-- start Task data --

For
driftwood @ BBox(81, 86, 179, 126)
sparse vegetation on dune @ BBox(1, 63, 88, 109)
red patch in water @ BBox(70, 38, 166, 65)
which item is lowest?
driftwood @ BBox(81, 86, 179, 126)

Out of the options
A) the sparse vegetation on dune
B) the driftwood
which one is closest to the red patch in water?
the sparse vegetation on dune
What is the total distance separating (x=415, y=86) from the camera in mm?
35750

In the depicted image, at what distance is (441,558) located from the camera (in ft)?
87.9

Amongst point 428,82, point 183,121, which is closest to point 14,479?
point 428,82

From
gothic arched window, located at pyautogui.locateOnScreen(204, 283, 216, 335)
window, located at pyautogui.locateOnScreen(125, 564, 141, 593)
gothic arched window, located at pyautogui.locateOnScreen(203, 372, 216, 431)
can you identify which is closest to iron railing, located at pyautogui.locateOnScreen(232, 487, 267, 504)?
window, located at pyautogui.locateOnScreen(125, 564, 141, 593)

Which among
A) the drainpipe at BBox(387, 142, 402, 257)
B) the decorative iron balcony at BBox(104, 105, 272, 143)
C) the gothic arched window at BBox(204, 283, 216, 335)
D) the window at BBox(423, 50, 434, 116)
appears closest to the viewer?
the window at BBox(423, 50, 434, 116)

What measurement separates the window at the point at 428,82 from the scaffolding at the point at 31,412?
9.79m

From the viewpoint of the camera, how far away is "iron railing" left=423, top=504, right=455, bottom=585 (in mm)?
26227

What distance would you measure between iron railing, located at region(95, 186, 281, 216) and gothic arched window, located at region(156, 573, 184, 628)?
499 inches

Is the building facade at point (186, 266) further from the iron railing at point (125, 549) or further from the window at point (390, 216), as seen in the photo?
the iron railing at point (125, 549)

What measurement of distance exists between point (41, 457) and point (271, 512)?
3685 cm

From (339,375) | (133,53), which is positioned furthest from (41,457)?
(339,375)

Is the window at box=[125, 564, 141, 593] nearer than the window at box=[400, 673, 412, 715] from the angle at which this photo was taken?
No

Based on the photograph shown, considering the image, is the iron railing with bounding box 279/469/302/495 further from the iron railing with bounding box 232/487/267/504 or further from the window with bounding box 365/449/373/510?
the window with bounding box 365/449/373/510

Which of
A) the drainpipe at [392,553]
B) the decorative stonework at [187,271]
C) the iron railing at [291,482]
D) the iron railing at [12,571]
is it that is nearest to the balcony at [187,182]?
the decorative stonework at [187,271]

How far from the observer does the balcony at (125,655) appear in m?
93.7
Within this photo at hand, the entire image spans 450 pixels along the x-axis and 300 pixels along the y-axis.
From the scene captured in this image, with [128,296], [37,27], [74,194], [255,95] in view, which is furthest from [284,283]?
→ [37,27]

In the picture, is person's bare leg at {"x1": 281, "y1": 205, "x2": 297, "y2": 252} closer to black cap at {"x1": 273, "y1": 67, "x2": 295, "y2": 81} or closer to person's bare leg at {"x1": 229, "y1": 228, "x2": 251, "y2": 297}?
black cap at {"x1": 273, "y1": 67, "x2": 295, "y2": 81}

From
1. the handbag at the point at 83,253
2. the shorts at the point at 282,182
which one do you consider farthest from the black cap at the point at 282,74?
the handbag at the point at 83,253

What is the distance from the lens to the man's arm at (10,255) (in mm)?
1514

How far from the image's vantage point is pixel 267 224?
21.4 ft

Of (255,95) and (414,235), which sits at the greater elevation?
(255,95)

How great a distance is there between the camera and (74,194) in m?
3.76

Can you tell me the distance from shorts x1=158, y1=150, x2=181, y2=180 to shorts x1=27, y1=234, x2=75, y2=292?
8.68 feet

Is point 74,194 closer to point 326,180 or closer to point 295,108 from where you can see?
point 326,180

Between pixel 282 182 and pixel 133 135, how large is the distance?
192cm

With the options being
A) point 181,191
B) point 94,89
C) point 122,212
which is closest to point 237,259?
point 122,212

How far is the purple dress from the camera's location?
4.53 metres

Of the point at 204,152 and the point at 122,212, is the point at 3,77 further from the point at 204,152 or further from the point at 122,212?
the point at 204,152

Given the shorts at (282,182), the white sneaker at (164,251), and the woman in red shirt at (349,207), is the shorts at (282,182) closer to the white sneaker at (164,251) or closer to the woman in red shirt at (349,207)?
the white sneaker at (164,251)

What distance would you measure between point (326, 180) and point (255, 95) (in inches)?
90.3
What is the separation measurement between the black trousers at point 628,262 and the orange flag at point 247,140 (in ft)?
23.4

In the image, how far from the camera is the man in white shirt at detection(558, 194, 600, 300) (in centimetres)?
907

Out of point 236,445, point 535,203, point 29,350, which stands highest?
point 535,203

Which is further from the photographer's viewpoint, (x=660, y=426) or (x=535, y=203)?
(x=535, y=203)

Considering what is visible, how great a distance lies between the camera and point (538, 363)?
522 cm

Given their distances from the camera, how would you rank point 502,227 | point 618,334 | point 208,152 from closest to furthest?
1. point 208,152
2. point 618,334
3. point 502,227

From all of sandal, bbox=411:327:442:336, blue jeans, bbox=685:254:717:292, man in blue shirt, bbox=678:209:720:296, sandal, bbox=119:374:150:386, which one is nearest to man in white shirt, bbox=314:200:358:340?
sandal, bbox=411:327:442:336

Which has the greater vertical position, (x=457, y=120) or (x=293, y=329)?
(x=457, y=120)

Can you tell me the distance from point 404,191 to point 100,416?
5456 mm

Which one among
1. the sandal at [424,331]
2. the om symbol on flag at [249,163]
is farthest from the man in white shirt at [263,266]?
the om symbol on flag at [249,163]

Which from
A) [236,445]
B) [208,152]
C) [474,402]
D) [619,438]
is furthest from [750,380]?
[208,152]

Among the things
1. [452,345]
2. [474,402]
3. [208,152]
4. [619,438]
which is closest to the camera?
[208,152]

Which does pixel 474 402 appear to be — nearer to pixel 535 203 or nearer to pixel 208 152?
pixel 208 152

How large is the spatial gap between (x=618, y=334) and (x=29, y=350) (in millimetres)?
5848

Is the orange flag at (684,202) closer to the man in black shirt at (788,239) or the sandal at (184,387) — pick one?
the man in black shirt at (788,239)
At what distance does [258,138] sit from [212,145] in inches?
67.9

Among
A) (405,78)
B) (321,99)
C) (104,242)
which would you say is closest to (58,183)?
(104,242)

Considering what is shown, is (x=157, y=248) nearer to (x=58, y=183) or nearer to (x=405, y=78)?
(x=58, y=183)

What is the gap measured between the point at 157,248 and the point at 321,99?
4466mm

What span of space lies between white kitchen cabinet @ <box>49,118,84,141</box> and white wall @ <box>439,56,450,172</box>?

-- end Task data --

• **Brief**
Print the listing above in full, exactly as it is.

• **Full output**
For
driftwood @ BBox(81, 86, 179, 126)
sparse vegetation on dune @ BBox(1, 63, 88, 109)
red patch in water @ BBox(70, 38, 166, 65)
which item is lowest?
driftwood @ BBox(81, 86, 179, 126)

Out of the options
A) the sparse vegetation on dune
B) the driftwood
which one is closest to the red patch in water?
the sparse vegetation on dune
What is the total distance separating (x=415, y=86) from the camera in mm?
35750

In the depicted image, at what distance is (441,558) located from the camera (in ft)?
87.9

Amongst point 428,82, point 183,121, which is closest to point 14,479?
point 428,82

From
gothic arched window, located at pyautogui.locateOnScreen(204, 283, 216, 335)
window, located at pyautogui.locateOnScreen(125, 564, 141, 593)
gothic arched window, located at pyautogui.locateOnScreen(203, 372, 216, 431)
can you identify which is closest to iron railing, located at pyautogui.locateOnScreen(232, 487, 267, 504)?
window, located at pyautogui.locateOnScreen(125, 564, 141, 593)

Which among
A) the drainpipe at BBox(387, 142, 402, 257)
B) the decorative iron balcony at BBox(104, 105, 272, 143)
C) the gothic arched window at BBox(204, 283, 216, 335)
D) the window at BBox(423, 50, 434, 116)
appears closest to the viewer?
the window at BBox(423, 50, 434, 116)

What measurement separates the window at the point at 428,82 from the scaffolding at the point at 31,412?
9.79m

From the viewpoint of the camera, how far away is "iron railing" left=423, top=504, right=455, bottom=585 (in mm)?
26227

What distance would you measure between iron railing, located at region(95, 186, 281, 216) and gothic arched window, located at region(156, 573, 184, 628)?
499 inches

Is the building facade at point (186, 266) further from the iron railing at point (125, 549) or further from the window at point (390, 216), as seen in the photo?
the iron railing at point (125, 549)

What measurement of distance exists between point (41, 457) and point (271, 512)?
3685 cm

From (339,375) | (133,53), which is positioned furthest from (41,457)?
(339,375)

Is the window at box=[125, 564, 141, 593] nearer than the window at box=[400, 673, 412, 715] from the angle at which this photo was taken?
No

Based on the photograph shown, considering the image, is the iron railing with bounding box 279/469/302/495 further from the iron railing with bounding box 232/487/267/504 or further from the window with bounding box 365/449/373/510?
the window with bounding box 365/449/373/510

Which of
A) the drainpipe at [392,553]
B) the decorative stonework at [187,271]
C) the iron railing at [291,482]
D) the iron railing at [12,571]
is it that is nearest to the balcony at [187,182]?
the decorative stonework at [187,271]

How far from the observer does the balcony at (125,655) appear in m?
93.7
Within this photo at hand, the entire image spans 450 pixels along the x-axis and 300 pixels along the y-axis.
From the scene captured in this image, with [128,296], [37,27], [74,194], [255,95] in view, which is furthest from [284,283]?
→ [37,27]

In the picture, is person's bare leg at {"x1": 281, "y1": 205, "x2": 297, "y2": 252} closer to black cap at {"x1": 273, "y1": 67, "x2": 295, "y2": 81} or closer to person's bare leg at {"x1": 229, "y1": 228, "x2": 251, "y2": 297}?
black cap at {"x1": 273, "y1": 67, "x2": 295, "y2": 81}

From
1. the handbag at the point at 83,253
2. the shorts at the point at 282,182
which one do you consider farthest from the black cap at the point at 282,74?
the handbag at the point at 83,253

What is the distance from the lens to the man's arm at (10,255) (in mm)?
1514

How far from the image's vantage point is pixel 267 224?
21.4 ft

Of (255,95) and (414,235), which sits at the greater elevation?
(255,95)

How great a distance is there between the camera and (74,194) in m?
3.76

Can you tell me the distance from shorts x1=158, y1=150, x2=181, y2=180 to shorts x1=27, y1=234, x2=75, y2=292?
8.68 feet

Is point 74,194 closer to point 326,180 or closer to point 295,108 from where you can see?
point 326,180

Between pixel 282 182 and pixel 133 135, how large is the distance?
192cm

With the options being
A) point 181,191
B) point 94,89
C) point 122,212
which is closest to point 237,259?
point 122,212

How far is the purple dress from the camera's location?
4.53 metres

Of the point at 204,152 and the point at 122,212, is the point at 3,77 further from the point at 204,152 or further from the point at 122,212?
the point at 204,152

Given the shorts at (282,182), the white sneaker at (164,251), and the woman in red shirt at (349,207), is the shorts at (282,182) closer to the white sneaker at (164,251) or closer to the woman in red shirt at (349,207)?
the white sneaker at (164,251)

What distance would you measure between point (326, 180) and point (255, 95) (in inches)?
90.3
What is the separation measurement between the black trousers at point 628,262 and the orange flag at point 247,140 (in ft)?
23.4

In the image, how far from the camera is the man in white shirt at detection(558, 194, 600, 300) (in centimetres)?
907

Out of point 236,445, point 535,203, point 29,350, which stands highest?
point 535,203

Which is further from the photographer's viewpoint, (x=660, y=426) or (x=535, y=203)?
(x=535, y=203)

Considering what is visible, how great a distance lies between the camera and point (538, 363)?
522 cm

Given their distances from the camera, how would you rank point 502,227 | point 618,334 | point 208,152 from closest to furthest?
1. point 208,152
2. point 618,334
3. point 502,227

From all of sandal, bbox=411:327:442:336, blue jeans, bbox=685:254:717:292, man in blue shirt, bbox=678:209:720:296, sandal, bbox=119:374:150:386, which one is nearest to man in white shirt, bbox=314:200:358:340?
sandal, bbox=411:327:442:336

Which has the greater vertical position, (x=457, y=120) or (x=293, y=329)?
(x=457, y=120)

Can you tell me the distance from point 404,191 to point 100,416?
5456 mm

Which one among
1. the sandal at [424,331]
2. the om symbol on flag at [249,163]
is farthest from the man in white shirt at [263,266]?
the om symbol on flag at [249,163]

Which from
A) [236,445]
B) [208,152]
C) [474,402]
D) [619,438]
is furthest from [750,380]?
[208,152]

Among the things
1. [452,345]
2. [474,402]
3. [208,152]
4. [619,438]
which is closest to the camera?
[208,152]

Which does pixel 474 402 appear to be — nearer to pixel 535 203 or nearer to pixel 208 152?
pixel 208 152

How large is the spatial gap between (x=618, y=334) and (x=29, y=350) (in millimetres)?
5848

Is the orange flag at (684,202) closer to the man in black shirt at (788,239) or the sandal at (184,387) — pick one?
the man in black shirt at (788,239)
At what distance does [258,138] sit from [212,145] in inches?
67.9

Among
A) (405,78)
B) (321,99)
C) (104,242)
which would you say is closest to (58,183)?
(104,242)

Considering what is shown, is (x=157, y=248) nearer to (x=58, y=183) or nearer to (x=405, y=78)?
(x=58, y=183)

What is the gap measured between the point at 157,248 and the point at 321,99?
4466mm

What span of space lies between white kitchen cabinet @ <box>49,118,84,141</box> and white wall @ <box>439,56,450,172</box>?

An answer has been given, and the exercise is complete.